My John Brown commentary arrived a few days ago, and after reading his take on this verse he has satisfied to my judgment that the verse should rightly be interpreted as teaching that Jesus Christ "does not (give help to) (deliver) (save) angels, but he does (give help to) (deliver) (save) the seed of Abraham." He points out that it would a needless repetition to be refering to the incarnation in this verse, since the writer has clearly expressed this point in verses 11 and 14. So, here, he is taking it step further to say that Christ "is not the deliverer of angels, but of the seed of Abraham".


----------



## MW (Mar 9, 2010)

Hebrew Student said:


> However, at this point, one has to ask what your ultimate authority really is. Is it the text of scripture or your theology? If your theology is being used to actually translate the text of scripture, then how could the text of scripture ever correct your theology?



It's called an exegetical spiral -- a well accepted fact of hermeneutics.

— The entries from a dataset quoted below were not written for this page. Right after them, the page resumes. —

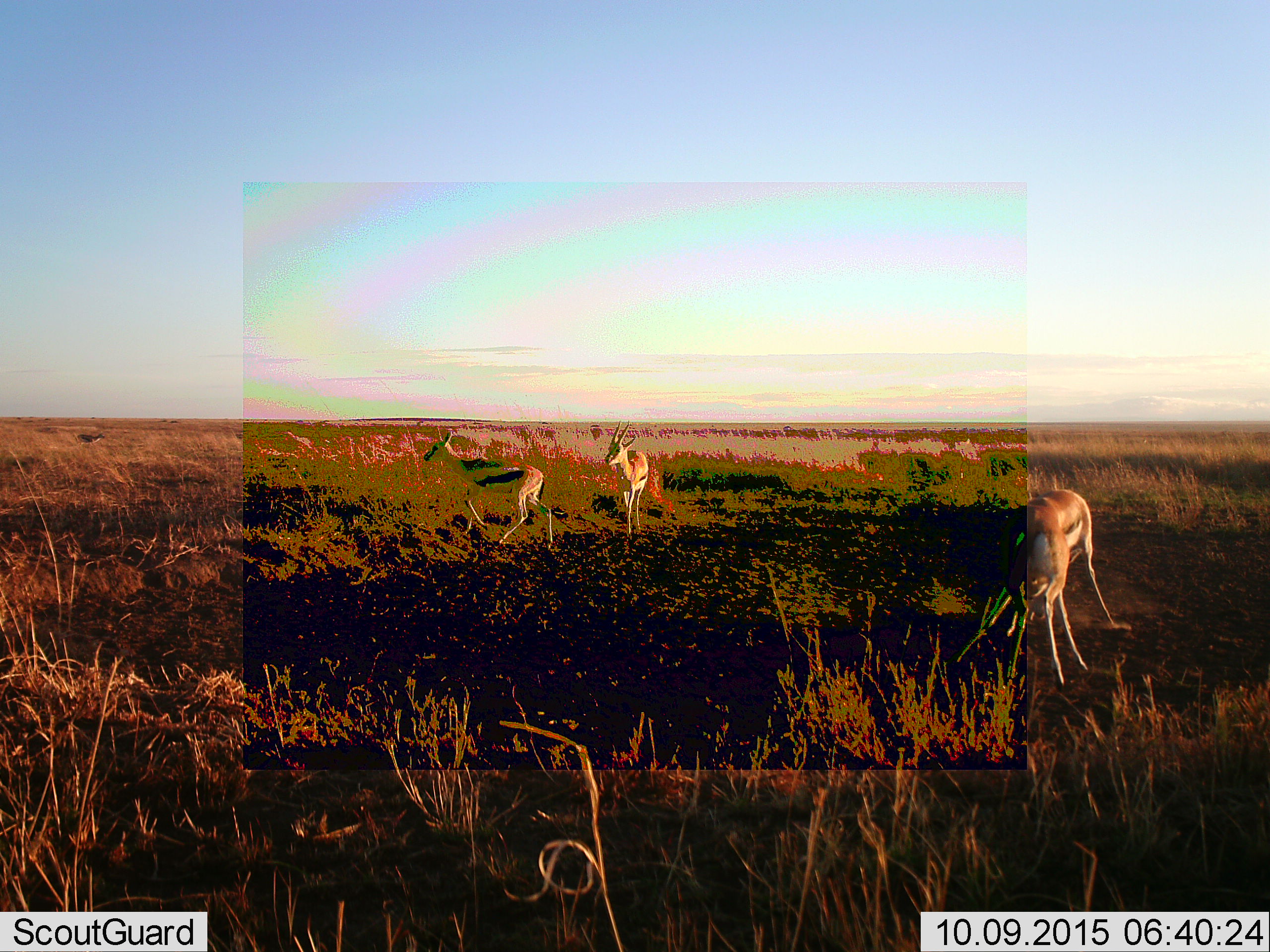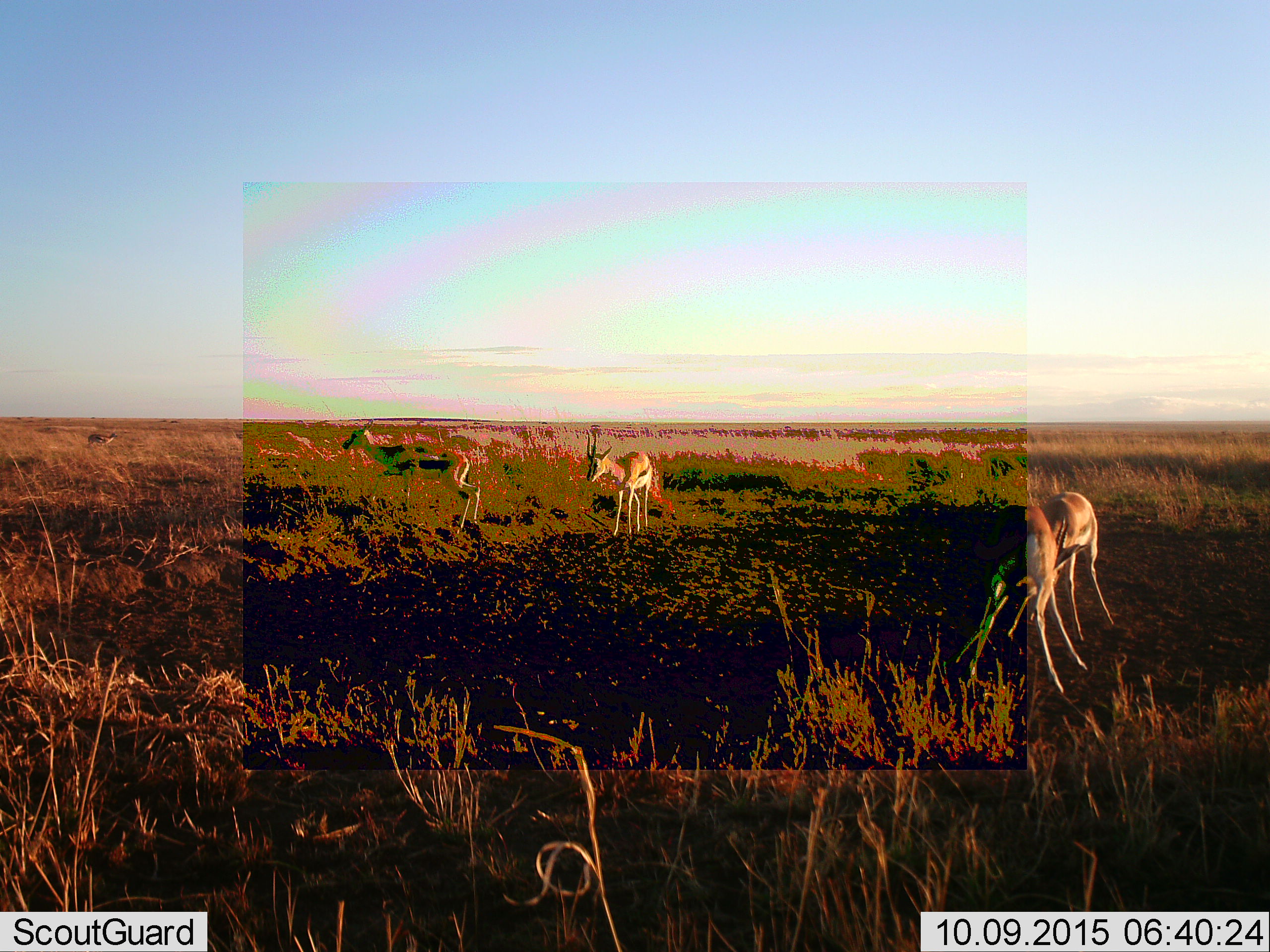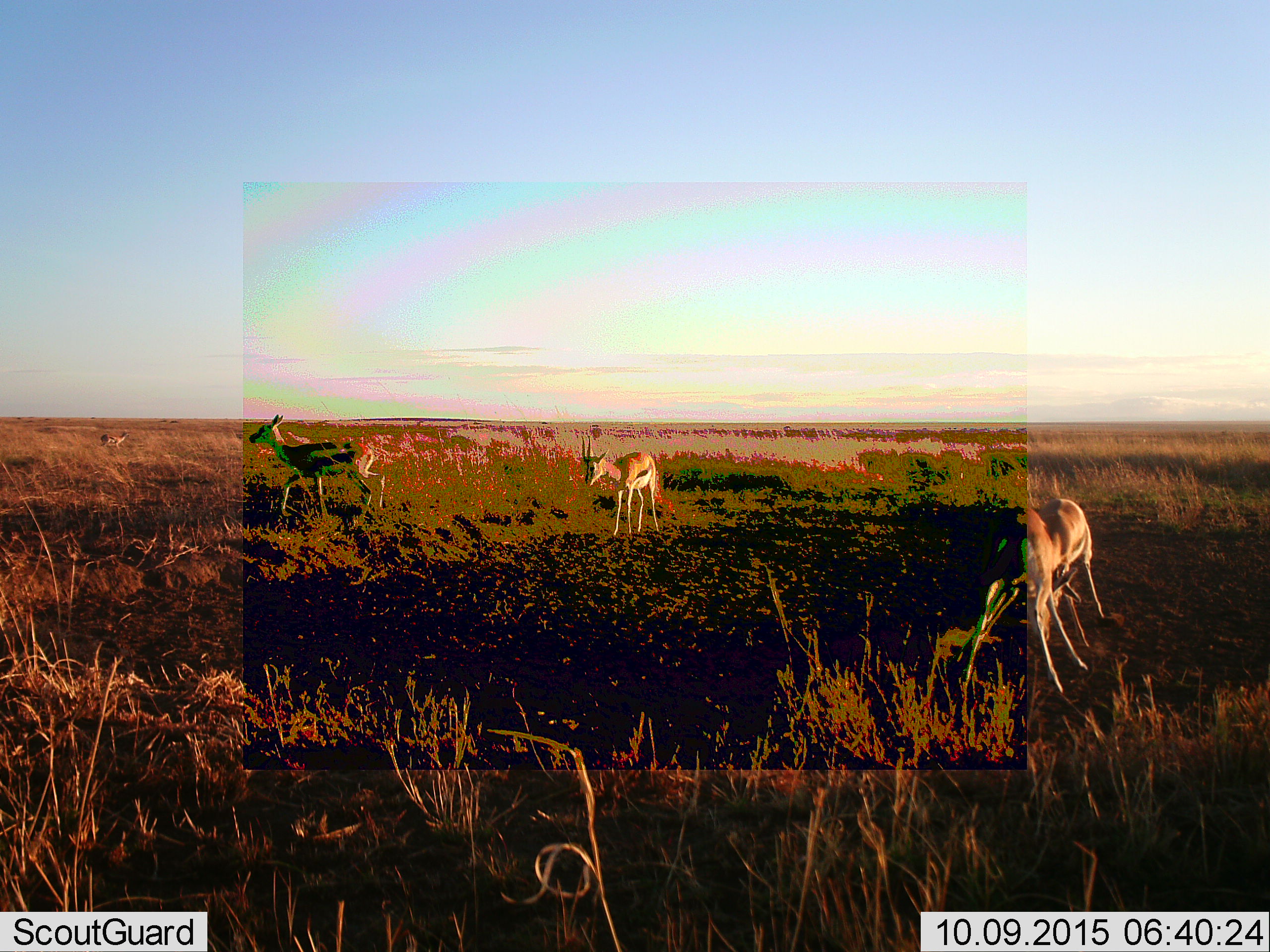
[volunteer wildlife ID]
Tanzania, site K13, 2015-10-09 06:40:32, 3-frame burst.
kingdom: Animalia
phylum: Chordata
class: Mammalia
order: Artiodactyla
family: Bovidae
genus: Eudorcas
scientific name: Eudorcas thomsonii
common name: thomson's gazelle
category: gazellethomsons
Gazellethomsons (thomson's gazelle) (Eudorcas thomsonii), count 4. Behavior (volunteer vote fractions): standing 50%, resting 0%, moving 100%, interacting 67%. Young present (vote fraction): 0%. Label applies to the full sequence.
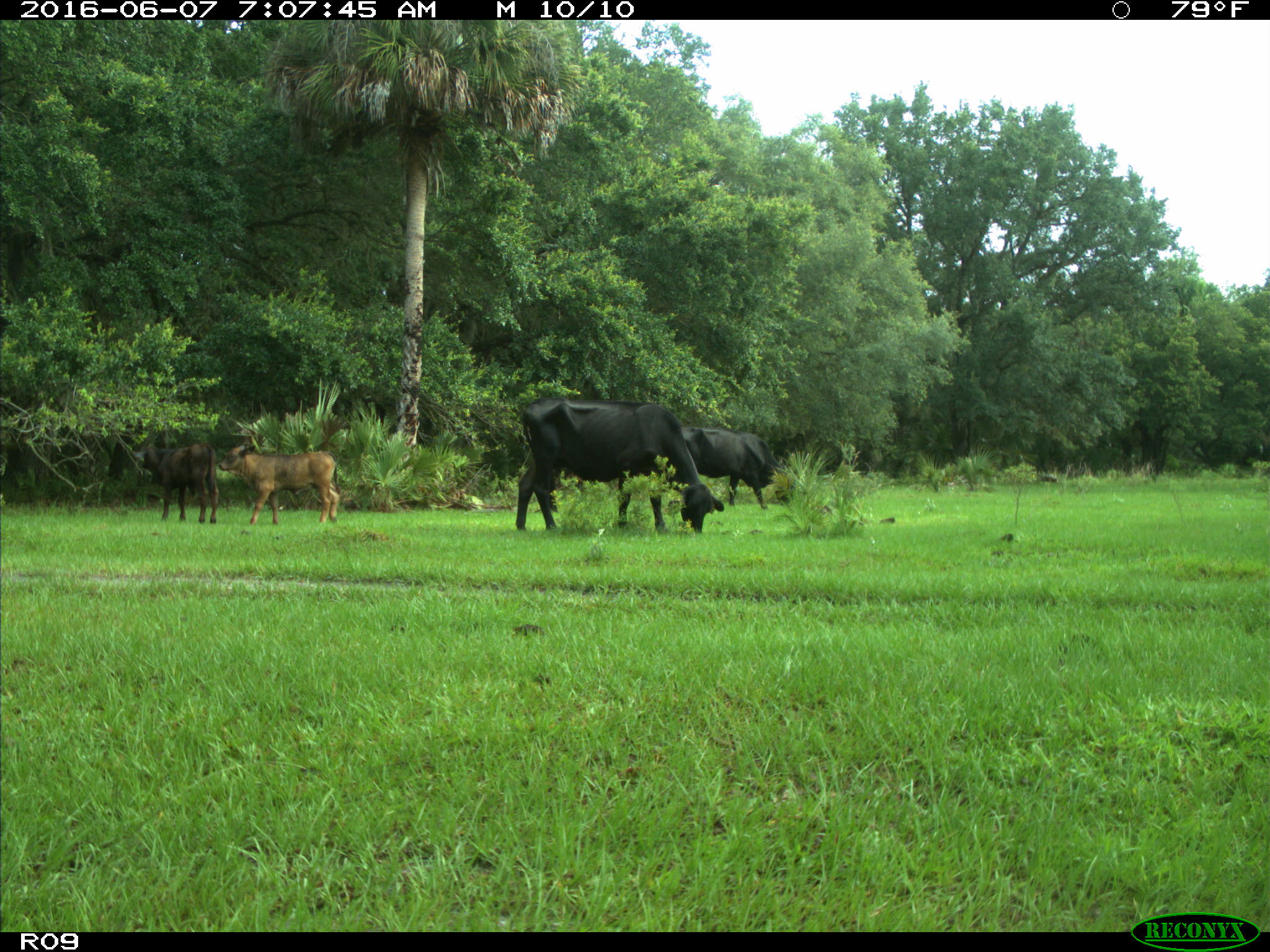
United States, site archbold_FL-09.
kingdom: Animalia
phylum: Chordata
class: Mammalia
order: Artiodactyla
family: Bovidae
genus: Bos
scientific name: Bos taurus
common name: domestic cow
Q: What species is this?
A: Bos taurus (domestic cow).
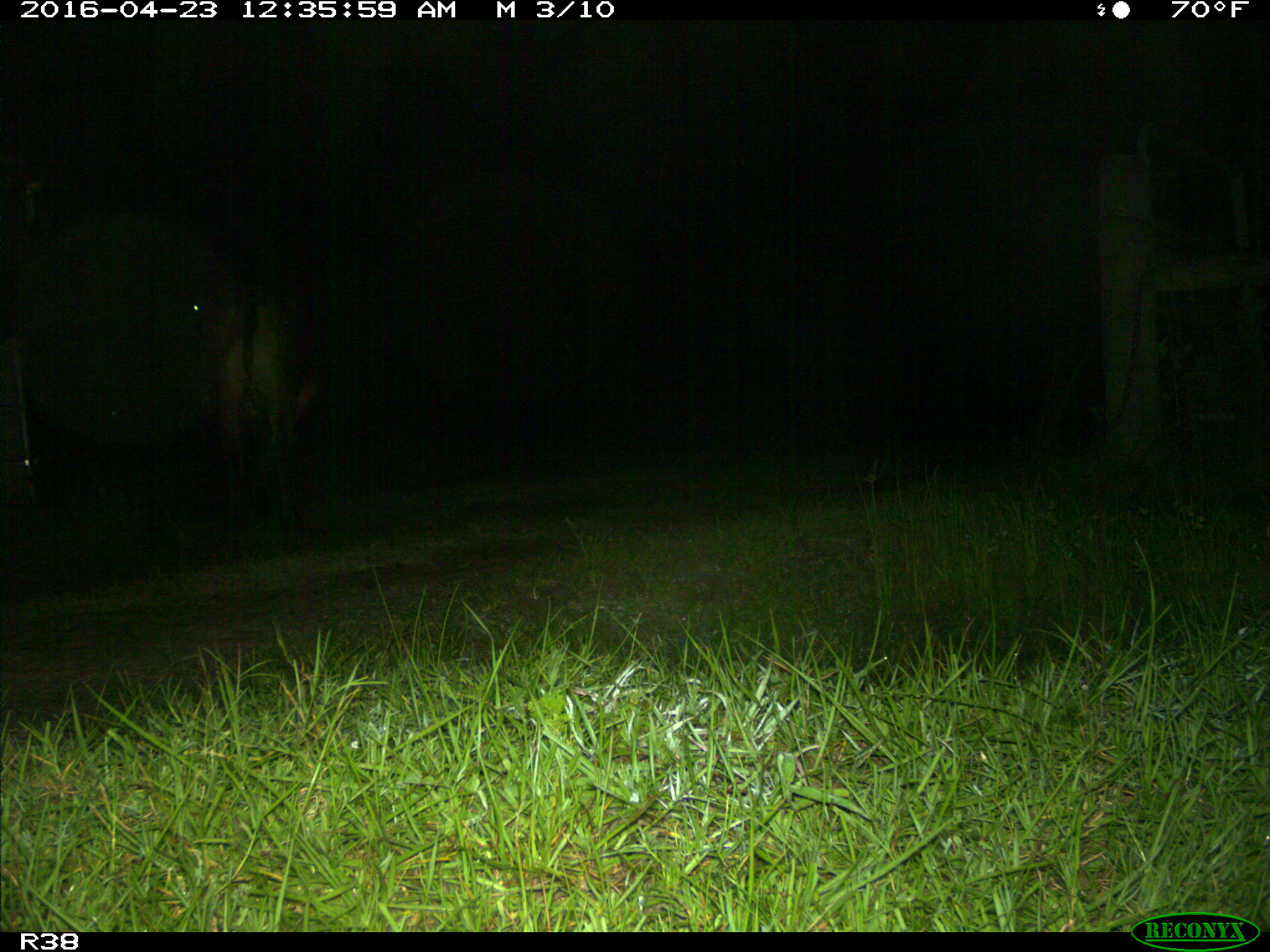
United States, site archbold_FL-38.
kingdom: Animalia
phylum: Chordata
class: Mammalia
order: Artiodactyla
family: Bovidae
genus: Bos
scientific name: Bos taurus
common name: domestic cow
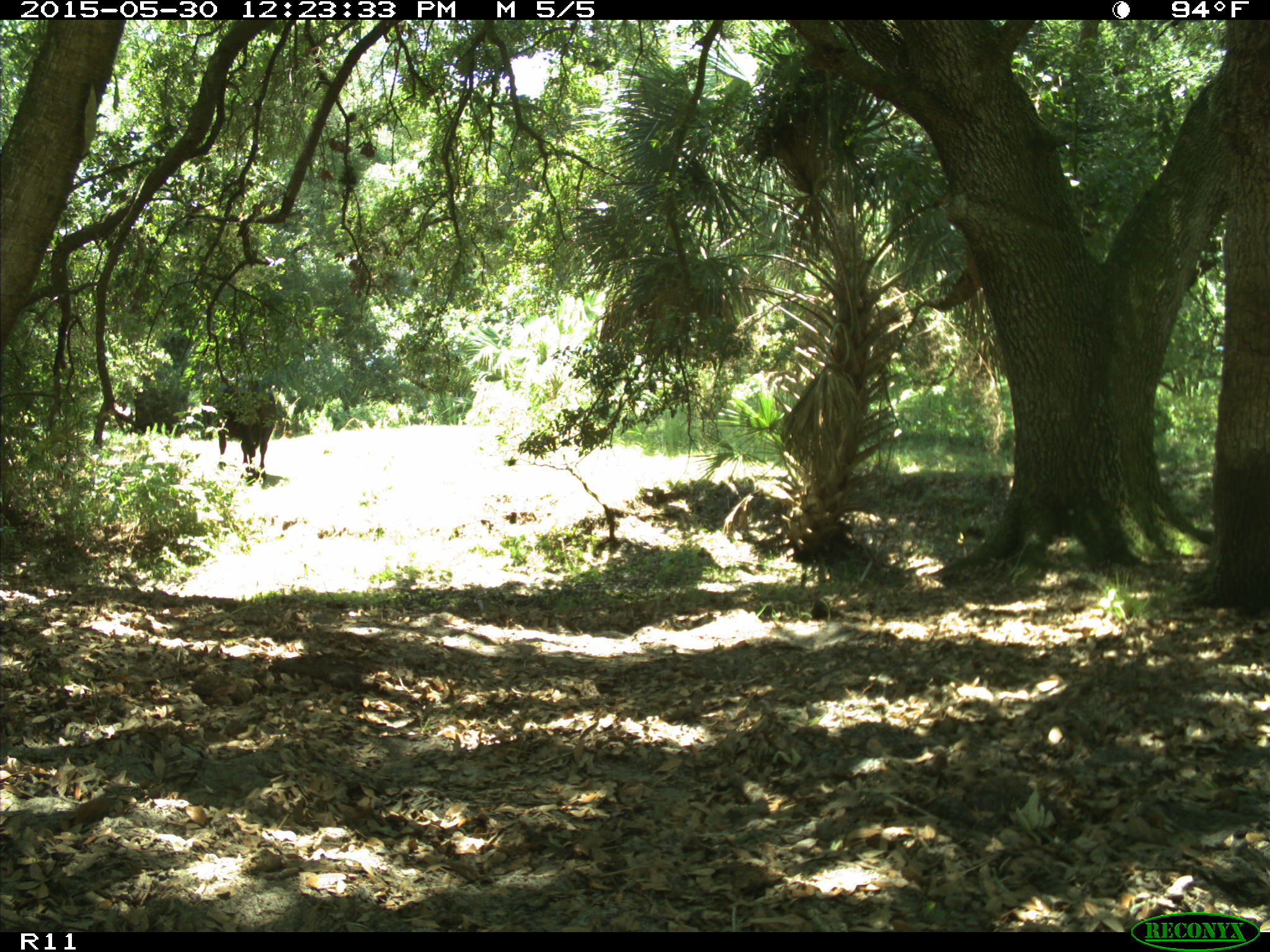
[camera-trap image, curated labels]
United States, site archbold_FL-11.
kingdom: Animalia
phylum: Chordata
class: Mammalia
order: Artiodactyla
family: Bovidae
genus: Bos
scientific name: Bos taurus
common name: domestic cow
Bos taurus (domestic cow).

If translators wish to neglect this reality then they only succeed in spiralling downwards in naivete.



Hebrew Student said:


> The translator must take care to accurately bring the *entirity* of the meaning from one text into another.



Which they clearly cannot do in the text under discussion, nor in any text of Scripture. Hence the translator's care to translate the entirety of meaning will show itself to be uncaring and downright deceptive.


----------



## Osage Bluestem (Mar 9, 2010)

I would trust the KJV over any other translation. Those scholars were great and pious men, and God greatly blessed their translation. These new translations are a dime a dozen and their all based on manuscripts that everyone thinks were recently found because somehow the ECFs must have lost them or something. I would certainly lean more towards the camp that says they put them away or threw them away because they weren't as accurate, I highly doubt that they just didn't know about them. Older garbage doesn't mean better manuscripts by a pious hand.


----------



## heartoflesh (Mar 11, 2010)

DD2009 said:


> I would trust the KJV over any other translation. Those scholars were great and pious men, and God greatly blessed their translation. These new translations are a dime a dozen and their all based on manuscripts that everyone thinks were recently found because somehow the ECFs must have lost them or something. I would certainly lean more towards the camp that says they put them away or threw them away because they weren't as accurate, I highly doubt that they just didn't know about them. Older garbage doesn't mean better manuscripts by a pious hand.


 
I could be wrong, but I don't believe the rendering of this verse has anything to do with any textual variant.


----------